Compared to a bar chart of top categories, the packed bar chart gains the context of the remaining categories. The main disadvantage is that the secondary bars make the chart bigger (or the primary bars shrink) and take up space that might be used for labels or annotations.
Compared to treemaps, packed bars in general have more accurate data representations (bar lengths on an axis vs. areas without any axis), but the bigger advantage is for seeing the primary categories, which get prominent labels and axis-aligned sizes. However, treemaps support nesting and true space-filling (no jagged right edge). And tiny values may be better represented in treemaps in the sense that it’s easier to see a 3x4 pixel rectangle than a 1x12 pixel bar. While the axes in packed bars bring accuracy, they do take up space, making treemaps more space-efficient.
Compared to packed bubbles (as in the original dog names bubbles chart), packed bars have more regular placement for scanning and the perceptual advantage of length over circle area for representing data values. However, as with treemaps, tiny values may be easier to make out as bubbles (a 4-pixel diameter circle vs. a 1x12 pixel bar).
Compared to a one-dimensional scatterplot, packed bars add prominent, aligned labels for the primary categories and the sense of cumulative sum. A scatterplot has the advantage of using accurate positional encoding for all values and keeping the size channel available for another variable; but overstriking must be countered with jitter or dodging, which can be problematic with very skewed data.

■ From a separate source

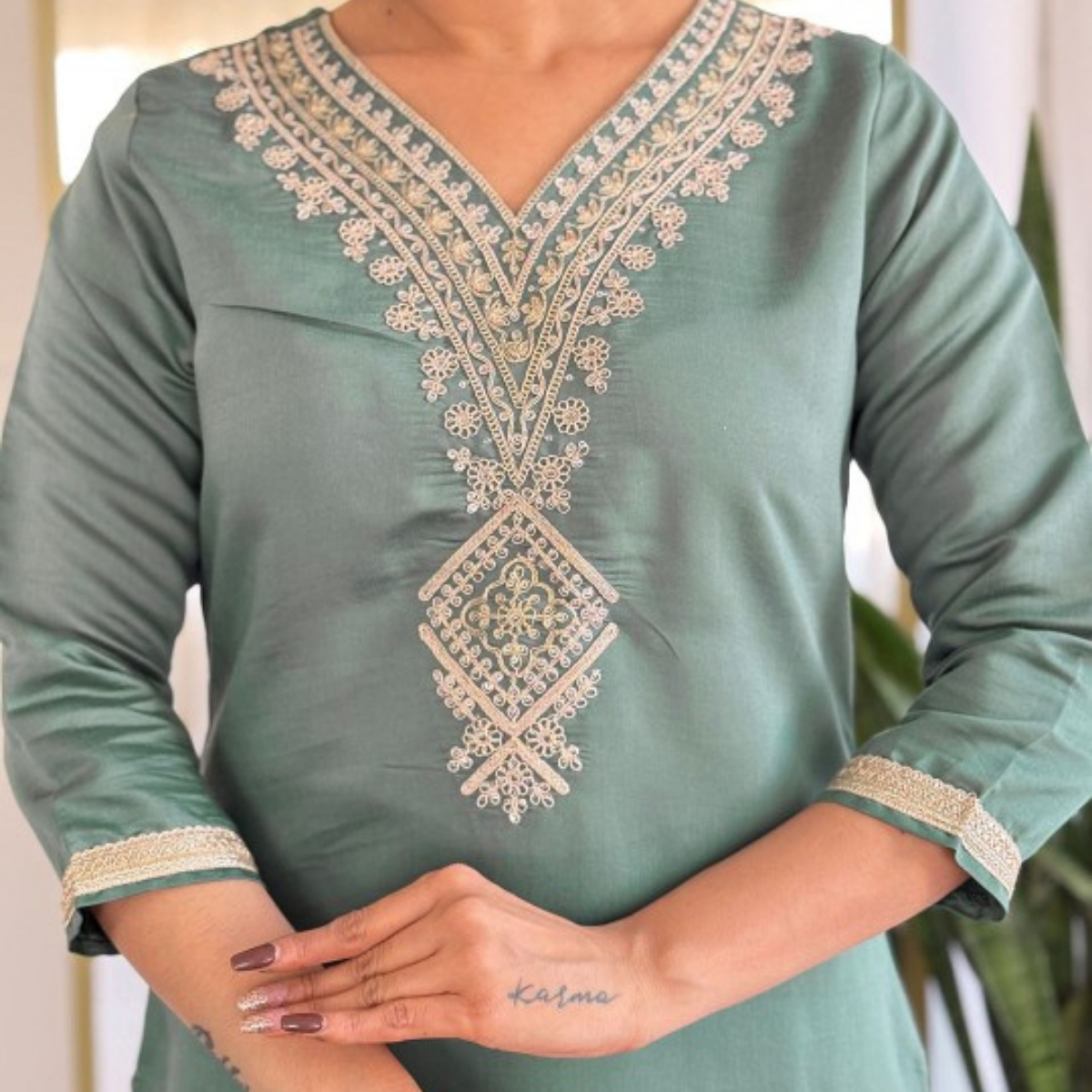 Elegant 3-Piece Women Kurti Set with Dupatta Combo Pack – Stylish, Comfortable & Versatile Ethnic Wear | KS-04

Compared to wrapped bars, which reorganize the bars into multiple columns, packed bars are more space efficient, which helps support more categories (1,000s instead of 100s), and packed bars add a sense of total area. Wrapped bars support more accurate reading of the “secondary” bar values since their bases are aligned, and wrapped bars should have a lower learning curve since they look more like regular bar charts.

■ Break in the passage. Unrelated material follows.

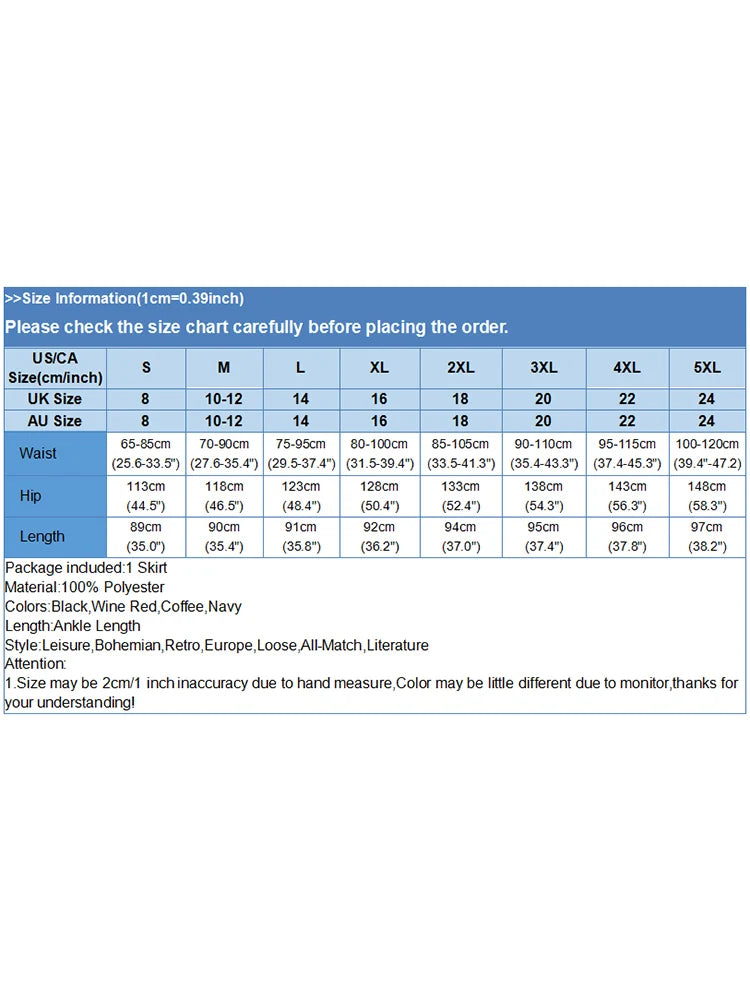 Women Corduroy Skirts Casual Elastic Waist Long Skirt Female Faldas Saia Autumn Vintage Solid Jupe Vestidos Oversize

The chief criticism of packed bars is the resemblance to stacked bars, which leads one to believe that the bars in each row are related to each other. I made the gaps between stacks smaller than typical for a stacked bar chart in an attempt to reduce that potential confusion, but I'm not sure it can be eliminated. I hope the advantages outweigh that hurdle.
Other drawbacks are largely trade-offs that might be addressed by choices in the options listed above. For instance, if the random grays seem too distracting, the secondary bars can be colored in some other way or merged together as an intentional simplification.

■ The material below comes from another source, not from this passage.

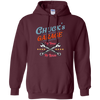 Image of Chuck's Garage funny long sleeve tee shirt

This next picture is not for you; it's for those who skimmed the post looking only at the pictures.
Try it in JMP
Though this effort is still experimental, I have attached a JSL script for creating the simplest variation of a packed bar chart in JMP. It works by first applying the packing logic to the data, creating synthetic row number and color variables. Then it creates a regular stacked bar chart in Graph Builder with the coloring and arrangement of a packed bar chart.
What do you think?
I think packed bars can be useful for certain types of data, but I realize I'm too involved to be objective. So I'm looking for feedback on all aspects of this effort: layout, terminology, labeling, colors, etc. And please let me know if you have data that might benefit from this display – I can try it out for you using my prototype. I've been tweeting more examples; if you're interested, check out dog names by gender and product injury counts. If you want to try creating packed bar charts on other charting platforms, that's great, too.
Thanks for taking a look!
Updates August 2017: In addition to the attached JMP script, there is now an Excel add-in and a d3.js script for making packed bar charts. They can be found at the packedbars github area. The add-in was done through a collaboration with Excel dataviz expert, Jon Peltier. A packed bars poster has been accepted for the IEEE VIS conference in October. The poster submission required a 25-second preview video; an animated GIF version with captions instead of audio is attached.